## Exercise directions
Return the exact lines spanning from the line with "In the given" through the last line of the entries, boundaries included, and no others.

## Data lines
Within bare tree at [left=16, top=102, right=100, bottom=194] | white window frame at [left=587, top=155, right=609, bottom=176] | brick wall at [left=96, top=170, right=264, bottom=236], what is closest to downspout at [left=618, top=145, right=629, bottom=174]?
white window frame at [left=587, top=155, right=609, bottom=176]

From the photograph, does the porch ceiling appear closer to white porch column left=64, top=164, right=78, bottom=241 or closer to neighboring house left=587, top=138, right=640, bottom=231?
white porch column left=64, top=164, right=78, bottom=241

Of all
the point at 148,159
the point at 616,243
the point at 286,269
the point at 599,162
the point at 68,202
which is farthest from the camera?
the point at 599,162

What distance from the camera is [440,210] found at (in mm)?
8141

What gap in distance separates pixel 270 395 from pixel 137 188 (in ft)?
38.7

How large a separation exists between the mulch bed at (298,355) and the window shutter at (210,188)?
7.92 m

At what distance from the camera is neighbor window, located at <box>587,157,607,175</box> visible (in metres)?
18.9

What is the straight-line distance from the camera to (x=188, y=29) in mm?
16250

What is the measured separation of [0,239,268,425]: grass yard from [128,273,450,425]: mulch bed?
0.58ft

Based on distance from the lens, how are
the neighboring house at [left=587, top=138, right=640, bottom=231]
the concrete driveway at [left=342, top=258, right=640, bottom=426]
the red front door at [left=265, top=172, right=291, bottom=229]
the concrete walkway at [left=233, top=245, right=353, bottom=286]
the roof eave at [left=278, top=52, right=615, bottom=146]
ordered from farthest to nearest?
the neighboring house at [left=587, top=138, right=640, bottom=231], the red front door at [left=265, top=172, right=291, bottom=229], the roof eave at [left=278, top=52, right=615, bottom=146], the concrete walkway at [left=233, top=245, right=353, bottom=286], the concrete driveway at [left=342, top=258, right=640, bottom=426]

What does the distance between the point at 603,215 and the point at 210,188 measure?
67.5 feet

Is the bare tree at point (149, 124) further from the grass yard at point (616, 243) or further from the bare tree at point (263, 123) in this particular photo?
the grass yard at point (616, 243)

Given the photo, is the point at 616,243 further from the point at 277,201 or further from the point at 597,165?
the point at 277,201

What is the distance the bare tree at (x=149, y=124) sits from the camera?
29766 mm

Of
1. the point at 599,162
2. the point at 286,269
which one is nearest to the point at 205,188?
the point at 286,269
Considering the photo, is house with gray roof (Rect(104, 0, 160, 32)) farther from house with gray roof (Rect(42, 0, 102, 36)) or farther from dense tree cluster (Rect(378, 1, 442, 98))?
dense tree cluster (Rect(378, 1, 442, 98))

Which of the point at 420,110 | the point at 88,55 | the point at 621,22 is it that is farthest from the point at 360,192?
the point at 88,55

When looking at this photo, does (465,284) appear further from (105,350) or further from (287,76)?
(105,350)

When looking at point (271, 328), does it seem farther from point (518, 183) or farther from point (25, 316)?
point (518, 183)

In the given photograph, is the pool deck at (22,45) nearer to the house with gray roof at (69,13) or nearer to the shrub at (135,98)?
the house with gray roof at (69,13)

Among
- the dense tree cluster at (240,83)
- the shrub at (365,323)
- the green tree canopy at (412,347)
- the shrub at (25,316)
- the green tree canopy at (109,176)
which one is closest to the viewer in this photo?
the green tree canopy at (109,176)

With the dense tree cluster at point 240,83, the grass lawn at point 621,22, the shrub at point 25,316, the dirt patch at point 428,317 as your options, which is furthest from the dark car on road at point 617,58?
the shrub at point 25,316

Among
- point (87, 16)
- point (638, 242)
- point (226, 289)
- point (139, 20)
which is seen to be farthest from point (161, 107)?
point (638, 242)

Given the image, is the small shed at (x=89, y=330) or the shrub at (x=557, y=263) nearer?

## Result
In the given photograph, is the pool deck at (22,45) nearer to the house with gray roof at (69,13) or nearer to the shrub at (135,98)?
the house with gray roof at (69,13)

Among
- the dense tree cluster at (240,83)
- the shrub at (365,323)
- the green tree canopy at (412,347)
- the shrub at (25,316)
- the green tree canopy at (109,176)
which one is closest to the viewer in this photo?
the green tree canopy at (109,176)

With the dense tree cluster at point 240,83, the grass lawn at point 621,22, the shrub at point 25,316, the dirt patch at point 428,317 as your options, which is furthest from the dark car on road at point 617,58?
the shrub at point 25,316

Among
- point (87, 16)
- point (638, 242)
- point (226, 289)
- point (139, 20)
which is seen to be farthest from point (161, 107)?
point (638, 242)

Given the image, is the small shed at (x=89, y=330) or the shrub at (x=557, y=263) nearer?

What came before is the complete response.